First released as a vinyl, this album has been reissued on CD format by MCA Records and that's what we are talking about. I'm not sure whether at as been remixed or not, so let's just say that this review is about the CD format of 'When Dream And Day Unite' and not the vinyl format. The production is typical of the 90s and that's fine with me since it makes me nostalgic and it also proves that these songs were actually written and played in 1989? Incredible? Yes.

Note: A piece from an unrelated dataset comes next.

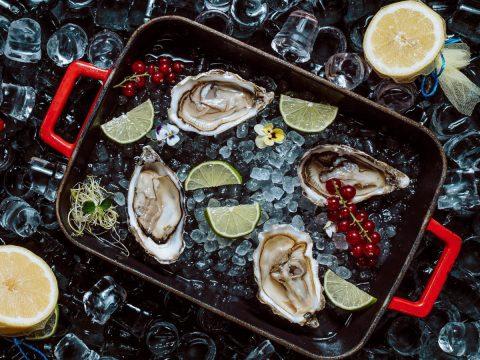 «Αφρόψαρο»: Πιάτα ψαρικών υψηλής ποιότητας με ένα τηλεφώνημα φέρνουν το καλοκαίρι σπίτι σου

That point cleared, the track list is composed by eight songs among which 'The Ytse Jam' is probably the most famous, especially because it has been player on several live albums afterwards, but maybe also because it's clearly the heaviest and most progressive track on the whole release and it deserves the title of first progressive metal instrumental song. The technical frenzy of the quatuor Portnoy, Petrucci, Myung and Moore is simply breathtaking and would inspire lots of other musicians back in the early nineties.
'A Fortune In Lies' is an incredible opener as well and it's also my favorite track on the entire album. Portnoy is majestic while the duo Petrucci/Moore is in musical trance. Myung shines too whereas their first singer Dominici is not bad at all, despite his style more toward pop-rock than metal. The solos are incredible and no wonders this album must have inspired lots of people then!
'Status Seeker' is something amazing too, in spite of its "hard rock FM feeling" [partially due to Dominici voice]; especially when Petrucci decides to unleash one of his famous solos like it's nothing. The chorus is damn catchy and Portnoy is already proven to be an exceptional drummer.
'The Killing Hand' is a long and splendid composition originally composed by five sub parts. Each of them is wonderful and this song is with 'The Ytse Jam' the closest song to what would then follow in terms of composition for Dream Theater [I'm talking about the album "Image And Words" release in 1992]. 'The Killing Hand' is definitely worth listening to, especially if you're a musician, you'll see what composition is all about. On that one, Dominici is really good and I can't imagine somebody else singing that one better than he does.
'Light Fuse And Get Away' is a tremendous mix of progressive influences and heavy rock, all gathered by excellent keys, courtesy of Kevin Moore. It has also almost a dark feeling, dare I say, with its complicated structure. As usual, the level of musicianship is totally out of reach for common mortals. The parts that come after choruses are mesmerizing pieces of music; and personally, a view of what Pink Floyd would have been as a metal band.
'Afterlife' is another of my favorites with that thundering guitar solo in the middle, that joyful melody and it also features the best chorus on the album. On the other hand, 'The One Who Help To Set The Sun' is the weak link. Despite a very good atmospheric beginning, the song slips into a too complicated structure so that the vocals and the music don't match really well in the end. Finally 'Only A Matter Of Time' is like a brother to 'Afterlife', same spirit, almost same quality.
Even if the album sounds old and is typical of this early 90s production, "When Dream And Day Unite" still impress by its technical aspect, its originality and the more I listen to it, the more I'm incline to discover new groundbreaking elements. While it's not an essential for the fans of the heavier sound of Dream Theater's music, "When Dream And Day Unite" is truly a unique piece of history for lovers of that element that makes the album "Images And Words" so special.